▸ **What is being asked**
Reproduce the entries in full, with no changes.

_____

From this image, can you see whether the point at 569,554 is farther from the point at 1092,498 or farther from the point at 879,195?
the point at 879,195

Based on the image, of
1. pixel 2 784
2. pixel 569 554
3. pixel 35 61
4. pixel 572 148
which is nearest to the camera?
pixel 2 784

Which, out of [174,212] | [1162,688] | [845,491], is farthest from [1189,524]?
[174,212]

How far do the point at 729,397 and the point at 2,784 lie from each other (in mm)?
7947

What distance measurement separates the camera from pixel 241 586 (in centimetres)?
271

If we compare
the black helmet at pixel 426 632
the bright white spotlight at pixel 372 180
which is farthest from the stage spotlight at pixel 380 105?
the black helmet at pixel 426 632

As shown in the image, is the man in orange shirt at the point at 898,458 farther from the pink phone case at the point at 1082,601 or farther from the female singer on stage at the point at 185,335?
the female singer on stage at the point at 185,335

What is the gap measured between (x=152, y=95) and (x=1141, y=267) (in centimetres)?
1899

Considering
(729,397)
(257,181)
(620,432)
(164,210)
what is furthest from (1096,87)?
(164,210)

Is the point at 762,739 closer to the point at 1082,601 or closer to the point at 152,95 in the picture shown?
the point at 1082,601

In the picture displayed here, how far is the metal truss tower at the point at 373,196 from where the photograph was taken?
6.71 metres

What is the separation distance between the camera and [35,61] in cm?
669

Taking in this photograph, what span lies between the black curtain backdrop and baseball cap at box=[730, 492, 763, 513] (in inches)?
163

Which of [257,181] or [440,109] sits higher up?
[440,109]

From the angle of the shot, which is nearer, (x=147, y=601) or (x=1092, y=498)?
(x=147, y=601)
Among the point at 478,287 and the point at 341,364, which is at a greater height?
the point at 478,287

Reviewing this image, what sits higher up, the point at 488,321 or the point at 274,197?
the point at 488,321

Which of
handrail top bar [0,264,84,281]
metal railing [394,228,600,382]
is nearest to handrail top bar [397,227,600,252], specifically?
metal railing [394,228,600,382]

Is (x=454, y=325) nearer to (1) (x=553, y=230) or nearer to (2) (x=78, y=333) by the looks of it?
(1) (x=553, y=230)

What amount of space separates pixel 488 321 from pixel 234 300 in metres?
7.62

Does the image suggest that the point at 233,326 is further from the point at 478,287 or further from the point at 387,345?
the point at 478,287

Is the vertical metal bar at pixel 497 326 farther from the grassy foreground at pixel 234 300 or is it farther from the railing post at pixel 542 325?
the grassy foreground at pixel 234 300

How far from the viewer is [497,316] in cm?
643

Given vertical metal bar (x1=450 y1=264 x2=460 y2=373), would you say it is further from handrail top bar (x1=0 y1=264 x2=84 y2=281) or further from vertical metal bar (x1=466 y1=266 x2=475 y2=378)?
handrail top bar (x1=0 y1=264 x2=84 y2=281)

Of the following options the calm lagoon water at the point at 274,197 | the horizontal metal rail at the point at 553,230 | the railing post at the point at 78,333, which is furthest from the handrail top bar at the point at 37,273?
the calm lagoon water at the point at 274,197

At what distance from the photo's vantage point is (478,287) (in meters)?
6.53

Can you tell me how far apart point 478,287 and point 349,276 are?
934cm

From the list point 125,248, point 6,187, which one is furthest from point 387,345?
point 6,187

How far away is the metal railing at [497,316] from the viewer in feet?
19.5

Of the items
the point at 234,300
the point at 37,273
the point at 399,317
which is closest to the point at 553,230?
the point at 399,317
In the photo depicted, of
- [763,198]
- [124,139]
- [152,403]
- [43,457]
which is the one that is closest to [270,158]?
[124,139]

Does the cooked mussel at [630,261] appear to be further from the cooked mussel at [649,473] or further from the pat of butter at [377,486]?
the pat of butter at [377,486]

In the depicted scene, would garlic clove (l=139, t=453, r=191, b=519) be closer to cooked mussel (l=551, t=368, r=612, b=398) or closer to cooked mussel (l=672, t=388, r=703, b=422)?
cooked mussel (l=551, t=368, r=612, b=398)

_____

▸ **Task response**
From this image, can you see whether the point at 569,554 is farther from the point at 1092,498 or farther from the point at 879,195?
the point at 879,195

Based on the image, of
1. pixel 2 784
2. pixel 569 554
3. pixel 35 61
4. pixel 572 148
which is nearest to the camera?
pixel 2 784

Which, out of [174,212] | [1162,688] | [845,491], is farthest from [1189,524]?
[174,212]

How far do the point at 729,397 and the point at 2,784 lie from each other (in mm)?
7947

What distance measurement separates the camera from pixel 241 586 (in centimetres)?
271

If we compare
the black helmet at pixel 426 632
the bright white spotlight at pixel 372 180
which is farthest from the stage spotlight at pixel 380 105?
the black helmet at pixel 426 632

As shown in the image, is the man in orange shirt at the point at 898,458 farther from the pink phone case at the point at 1082,601 or farther from the female singer on stage at the point at 185,335?
the female singer on stage at the point at 185,335

What is the gap measured between (x=152, y=95) and (x=1141, y=267) (in centimetres)?
1899

Considering
(729,397)
(257,181)
(620,432)
(164,210)
what is furthest from (1096,87)?
(164,210)

Is the point at 762,739 closer to the point at 1082,601 or closer to the point at 152,95 in the picture shown?
the point at 1082,601

In the picture displayed here, how far is the metal truss tower at the point at 373,196 from where the photograph was taken?
6.71 metres

What is the separation distance between the camera and [35,61] in cm?
669

Taking in this photograph, what span lies between the black curtain backdrop and baseball cap at box=[730, 492, 763, 513] (in inches)?
163

Which of [257,181] or [440,109] sits higher up?
[440,109]

From the angle of the shot, which is nearer, (x=147, y=601) or (x=1092, y=498)?
(x=147, y=601)
Among the point at 478,287 and the point at 341,364, which is at a greater height?
the point at 478,287

Reviewing this image, what sits higher up, the point at 488,321 or the point at 274,197?
the point at 488,321

Which of
handrail top bar [0,264,84,281]
metal railing [394,228,600,382]
is nearest to handrail top bar [397,227,600,252], specifically?
metal railing [394,228,600,382]

Is (x=454, y=325) nearer to (1) (x=553, y=230) or nearer to (2) (x=78, y=333) by the looks of it?
(1) (x=553, y=230)

What amount of space separates pixel 488 321 from pixel 234 300 in metres?
7.62

Does the image suggest that the point at 233,326 is further from the point at 478,287 or further from the point at 387,345?
the point at 478,287

Is the vertical metal bar at pixel 497 326 farther from the grassy foreground at pixel 234 300 or is it farther from the railing post at pixel 542 325?
the grassy foreground at pixel 234 300

How far from the viewer is [497,316] in cm?
643

Given vertical metal bar (x1=450 y1=264 x2=460 y2=373), would you say it is further from handrail top bar (x1=0 y1=264 x2=84 y2=281) or further from vertical metal bar (x1=466 y1=266 x2=475 y2=378)?
handrail top bar (x1=0 y1=264 x2=84 y2=281)

Of the following options the calm lagoon water at the point at 274,197 | the horizontal metal rail at the point at 553,230 | the railing post at the point at 78,333, which is furthest from the handrail top bar at the point at 37,273?
the calm lagoon water at the point at 274,197

At what distance from the photo's vantage point is (478,287) (in meters)?
6.53

Can you tell me how far apart point 478,287 and point 349,276 are?
934cm

From the list point 125,248, point 6,187, which one is furthest from point 387,345?
point 6,187

How far away is the metal railing at [497,316] from the viewer in feet?
19.5

Of the items
the point at 234,300
the point at 37,273
the point at 399,317
which is closest to the point at 553,230?
the point at 399,317
In the photo depicted, of
- [763,198]
- [124,139]
- [152,403]
- [43,457]
which is the one that is closest to [270,158]?
[124,139]

Does the cooked mussel at [630,261] appear to be further from the cooked mussel at [649,473] or further from the pat of butter at [377,486]?
the pat of butter at [377,486]

In the depicted scene, would garlic clove (l=139, t=453, r=191, b=519) be closer to cooked mussel (l=551, t=368, r=612, b=398) or closer to cooked mussel (l=672, t=388, r=703, b=422)?
cooked mussel (l=551, t=368, r=612, b=398)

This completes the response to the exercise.